Fr, 19. Oktober 2018

Mehrere Warnschüsse

14.12.2015 06:26

Russisches Kriegsschiff stoppt türkisches Boot

Mit Warnschüssen hat ein russisches Kriegsschiff am Sonntag ein türkisches Fischerboot in der Ägäis zum Abdrehen gezwungen. Der Zerstörer "Smetliwi" habe die Schüsse nach mehreren vergeblichen Warnsignalen abgefeuert, teilte das Verteidigungsministerium in Moskau mit. Der russische Vize-Verteidigungsminister Anatoli Antonow bestellte den türkischen Militärattaché ein.
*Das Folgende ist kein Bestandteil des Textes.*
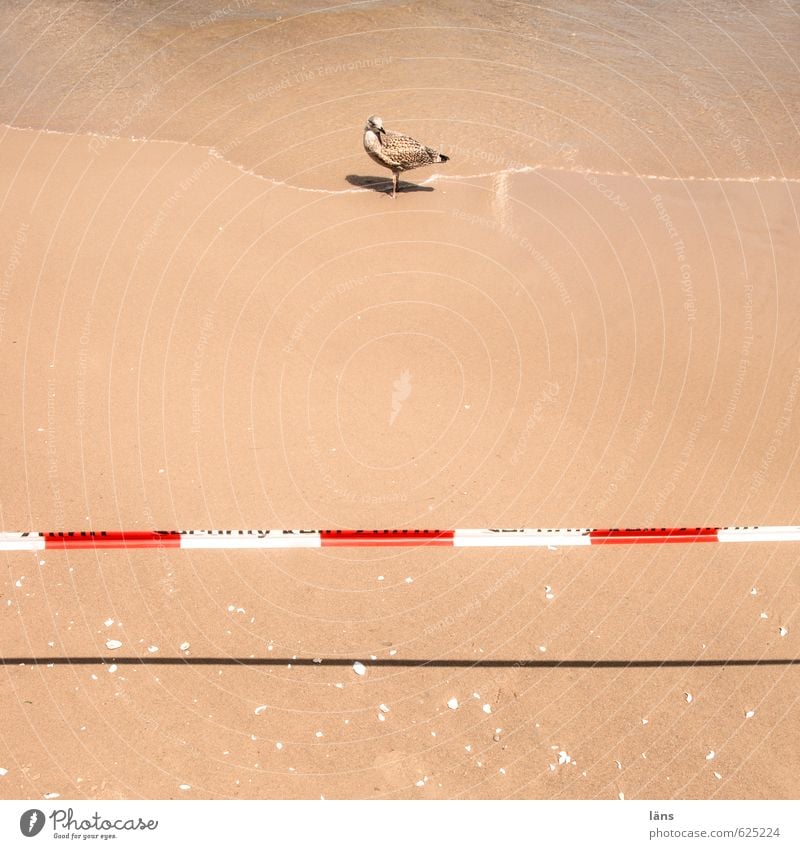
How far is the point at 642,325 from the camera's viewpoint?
10.5 m

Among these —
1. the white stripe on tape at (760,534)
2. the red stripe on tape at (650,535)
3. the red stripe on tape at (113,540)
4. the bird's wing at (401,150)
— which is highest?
the bird's wing at (401,150)

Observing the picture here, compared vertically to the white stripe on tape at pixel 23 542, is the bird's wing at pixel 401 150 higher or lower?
higher

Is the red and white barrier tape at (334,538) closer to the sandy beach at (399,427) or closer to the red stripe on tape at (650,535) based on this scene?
the red stripe on tape at (650,535)

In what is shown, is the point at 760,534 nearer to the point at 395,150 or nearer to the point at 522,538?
the point at 522,538

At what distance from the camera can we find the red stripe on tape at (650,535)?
6.78 m

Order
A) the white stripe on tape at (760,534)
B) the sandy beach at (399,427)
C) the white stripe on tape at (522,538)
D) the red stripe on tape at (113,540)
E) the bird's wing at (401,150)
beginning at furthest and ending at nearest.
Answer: the bird's wing at (401,150), the white stripe on tape at (760,534), the white stripe on tape at (522,538), the red stripe on tape at (113,540), the sandy beach at (399,427)

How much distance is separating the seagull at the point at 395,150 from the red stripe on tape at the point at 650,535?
7080mm

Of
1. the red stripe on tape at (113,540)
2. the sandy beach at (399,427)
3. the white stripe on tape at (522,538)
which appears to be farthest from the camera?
the white stripe on tape at (522,538)

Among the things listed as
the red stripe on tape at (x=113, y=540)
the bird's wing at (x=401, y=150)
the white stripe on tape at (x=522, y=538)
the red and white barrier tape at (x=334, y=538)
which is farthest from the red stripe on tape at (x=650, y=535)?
the bird's wing at (x=401, y=150)

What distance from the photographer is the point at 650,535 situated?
23.0ft

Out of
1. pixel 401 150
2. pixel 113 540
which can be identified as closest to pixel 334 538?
pixel 113 540

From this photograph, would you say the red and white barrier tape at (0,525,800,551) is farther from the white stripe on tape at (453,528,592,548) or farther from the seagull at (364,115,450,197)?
the seagull at (364,115,450,197)

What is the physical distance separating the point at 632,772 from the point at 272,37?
16.8m

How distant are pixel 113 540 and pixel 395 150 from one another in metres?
7.60
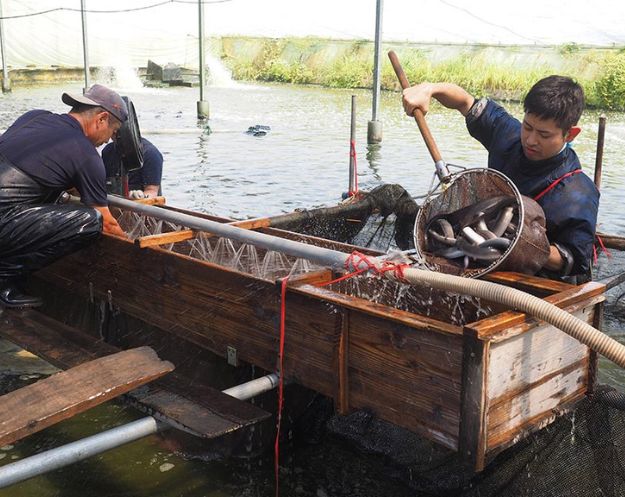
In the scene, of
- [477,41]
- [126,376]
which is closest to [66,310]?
[126,376]

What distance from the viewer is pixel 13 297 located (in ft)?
17.3

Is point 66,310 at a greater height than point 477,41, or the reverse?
point 477,41

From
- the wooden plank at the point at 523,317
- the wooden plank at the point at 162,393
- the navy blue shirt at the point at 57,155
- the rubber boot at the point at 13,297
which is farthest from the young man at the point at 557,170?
the rubber boot at the point at 13,297

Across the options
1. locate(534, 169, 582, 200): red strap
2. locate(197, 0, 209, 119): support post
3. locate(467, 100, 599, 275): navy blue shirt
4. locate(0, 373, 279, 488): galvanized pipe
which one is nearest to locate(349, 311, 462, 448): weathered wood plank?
locate(0, 373, 279, 488): galvanized pipe

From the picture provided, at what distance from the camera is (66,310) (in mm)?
6102

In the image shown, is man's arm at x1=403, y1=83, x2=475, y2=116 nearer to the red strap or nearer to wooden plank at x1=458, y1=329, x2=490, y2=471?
the red strap

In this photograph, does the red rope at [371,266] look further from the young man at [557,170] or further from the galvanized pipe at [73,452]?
the galvanized pipe at [73,452]

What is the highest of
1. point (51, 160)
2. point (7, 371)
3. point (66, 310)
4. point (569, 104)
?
point (569, 104)

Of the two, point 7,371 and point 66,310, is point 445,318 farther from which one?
point 7,371

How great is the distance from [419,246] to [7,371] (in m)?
4.02

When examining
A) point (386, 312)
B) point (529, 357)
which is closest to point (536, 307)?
point (529, 357)

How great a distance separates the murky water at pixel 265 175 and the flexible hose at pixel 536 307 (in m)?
1.86

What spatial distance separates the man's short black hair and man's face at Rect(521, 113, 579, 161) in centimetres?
3

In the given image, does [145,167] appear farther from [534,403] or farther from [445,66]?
[445,66]
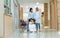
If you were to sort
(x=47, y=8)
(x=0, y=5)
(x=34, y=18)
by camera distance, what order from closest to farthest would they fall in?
(x=0, y=5) < (x=34, y=18) < (x=47, y=8)

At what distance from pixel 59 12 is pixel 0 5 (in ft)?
21.8

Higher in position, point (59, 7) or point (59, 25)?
point (59, 7)

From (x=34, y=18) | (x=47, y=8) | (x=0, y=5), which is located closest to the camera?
(x=0, y=5)

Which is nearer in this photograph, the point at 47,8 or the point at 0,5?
the point at 0,5

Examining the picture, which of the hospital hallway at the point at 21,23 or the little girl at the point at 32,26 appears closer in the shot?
the hospital hallway at the point at 21,23

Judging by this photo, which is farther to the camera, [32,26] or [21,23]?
[21,23]

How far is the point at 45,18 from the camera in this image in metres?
22.8

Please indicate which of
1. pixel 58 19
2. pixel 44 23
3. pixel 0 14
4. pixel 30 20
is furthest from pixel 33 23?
pixel 44 23

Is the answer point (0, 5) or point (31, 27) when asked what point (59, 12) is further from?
point (0, 5)

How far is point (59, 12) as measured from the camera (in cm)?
1130

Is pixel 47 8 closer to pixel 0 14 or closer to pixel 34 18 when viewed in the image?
pixel 34 18

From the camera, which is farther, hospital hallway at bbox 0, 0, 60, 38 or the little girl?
the little girl

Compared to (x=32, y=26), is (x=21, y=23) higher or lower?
higher

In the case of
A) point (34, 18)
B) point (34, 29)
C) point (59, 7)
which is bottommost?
point (34, 29)
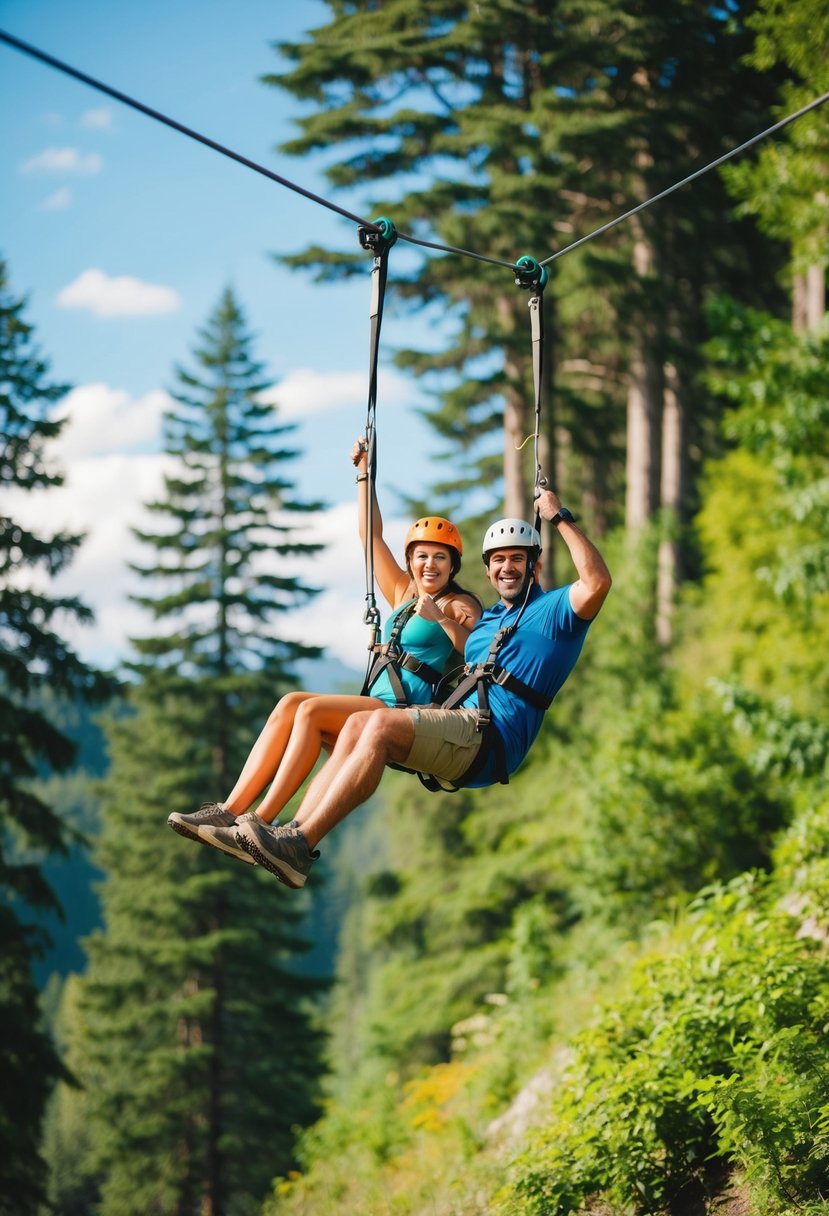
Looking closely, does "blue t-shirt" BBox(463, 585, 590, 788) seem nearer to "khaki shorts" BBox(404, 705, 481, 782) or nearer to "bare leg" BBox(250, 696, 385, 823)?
"khaki shorts" BBox(404, 705, 481, 782)

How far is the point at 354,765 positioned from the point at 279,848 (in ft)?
1.67

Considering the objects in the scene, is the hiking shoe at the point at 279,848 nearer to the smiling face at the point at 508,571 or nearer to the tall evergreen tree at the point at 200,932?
the smiling face at the point at 508,571

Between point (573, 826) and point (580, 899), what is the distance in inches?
149

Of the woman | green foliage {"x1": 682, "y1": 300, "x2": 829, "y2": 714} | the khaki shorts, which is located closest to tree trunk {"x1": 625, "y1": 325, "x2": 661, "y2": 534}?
green foliage {"x1": 682, "y1": 300, "x2": 829, "y2": 714}

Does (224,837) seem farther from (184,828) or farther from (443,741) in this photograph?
(443,741)

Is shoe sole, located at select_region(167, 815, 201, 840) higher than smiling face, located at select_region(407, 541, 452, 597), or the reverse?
smiling face, located at select_region(407, 541, 452, 597)

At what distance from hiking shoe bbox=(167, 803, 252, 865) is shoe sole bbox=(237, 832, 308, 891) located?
79mm

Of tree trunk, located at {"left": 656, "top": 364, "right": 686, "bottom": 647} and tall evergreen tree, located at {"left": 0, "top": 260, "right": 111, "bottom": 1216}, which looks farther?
tree trunk, located at {"left": 656, "top": 364, "right": 686, "bottom": 647}

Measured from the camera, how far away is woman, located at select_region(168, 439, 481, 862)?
17.7ft

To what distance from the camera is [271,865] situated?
4.98 meters

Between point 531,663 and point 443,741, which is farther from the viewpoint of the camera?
point 531,663

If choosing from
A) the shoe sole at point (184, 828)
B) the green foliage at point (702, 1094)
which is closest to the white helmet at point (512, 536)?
the shoe sole at point (184, 828)

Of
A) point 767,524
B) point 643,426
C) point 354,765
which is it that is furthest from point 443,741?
point 767,524

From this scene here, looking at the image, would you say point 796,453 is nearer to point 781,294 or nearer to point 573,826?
point 573,826
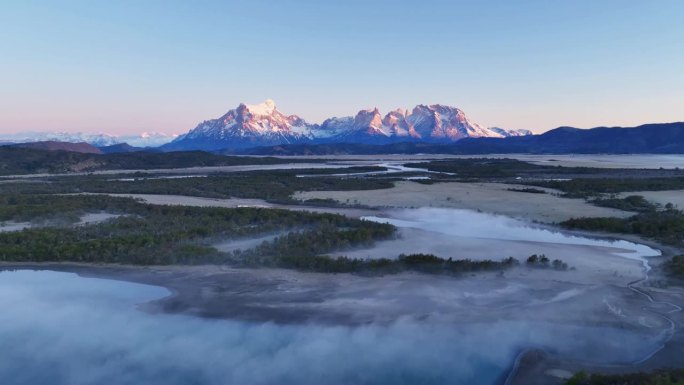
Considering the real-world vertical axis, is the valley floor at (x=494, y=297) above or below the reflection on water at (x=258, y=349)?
above

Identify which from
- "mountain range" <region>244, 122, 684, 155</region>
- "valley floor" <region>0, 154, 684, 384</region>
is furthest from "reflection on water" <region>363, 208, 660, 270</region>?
"mountain range" <region>244, 122, 684, 155</region>

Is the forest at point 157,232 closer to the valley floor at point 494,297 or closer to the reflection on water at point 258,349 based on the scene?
the valley floor at point 494,297

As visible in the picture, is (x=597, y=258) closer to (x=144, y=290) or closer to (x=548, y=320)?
(x=548, y=320)

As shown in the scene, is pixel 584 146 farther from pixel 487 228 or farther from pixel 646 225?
pixel 487 228

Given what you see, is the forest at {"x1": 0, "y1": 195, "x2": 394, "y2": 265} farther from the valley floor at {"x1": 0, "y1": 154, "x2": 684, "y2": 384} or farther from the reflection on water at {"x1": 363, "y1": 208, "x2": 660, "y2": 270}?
→ the reflection on water at {"x1": 363, "y1": 208, "x2": 660, "y2": 270}

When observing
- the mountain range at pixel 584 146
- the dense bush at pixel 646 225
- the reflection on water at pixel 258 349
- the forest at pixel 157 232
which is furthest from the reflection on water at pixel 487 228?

Nach den Angaben aus Moskau lag die "Smetliwi" 22 Kilometer vor der griechischen Insel Limnos vor Anker, als sich ein türkisches Fischerboot auf rund 1000 Meter näherte.

Antonow kritisierte "provokative Handlungen" der türkischen Besatzung und habe die Türkei vor "negativen Konsequenzen jeder unbedachten Aktion durch Ankara gegen das russische Militärkontingent" gewarnt. "Nur durch einen glücklichen Zufall konnte eine Tragödie verhindert werden", hieß es in der Ministeriumserklärung.

Der türkische Außenminister Mevlüt Cavusoglu sagte während eines Besuchs in Rom, seine Regierung untersuche den Vorfall und werde sich offiziell dazu äußern, wenn sie die Darstellung der Besatzung des türkischen Schiffs gehört habe. "Wir sind nicht für Spannungen. Wir waren immer dafür, Spannungen durch Dialog statt durch Konflikt zu überwinden", sagte Cavusoglu nach Angaben der türkischen Nachrichtenagentur Dogan.

Kapitän: Russische Version "ist eine Lüge"
Der Kapitän des türkischen Fischerboots dementierte laut Dogan die russische Darstellung des Vorfalls. "Das ist eine Lüge", sagte Muzaffer Gecici demnach. "Wir sind innerhalb einer Meile an einem vor Anker liegenden Kriegsschiff vorbeigefahren. Wir wussten nicht einmal, dass es ein russisches Schiff ist, wir dachten, es ist ein NATO-Schiff", sagte der Kapitän laut Dogan. "Wir haben nicht bemerkt, dass auf uns gefeuert wurde."

Das Verhältnis zwischen Moskau und Ankara ist wegen des Abschusses eines russischen Kampfjets durch türkisches Militär Ende November auf einem Tiefpunkt. Russland beschloss daraufhin eine Reihe von Sanktionen gegen die Türkei und warf der Regierung in Ankara unter anderem vor, im Bürgerkriegsland Syrien Ölgeschäfte mit der Dschihadistenmiliz Islamischer Staat zu machen.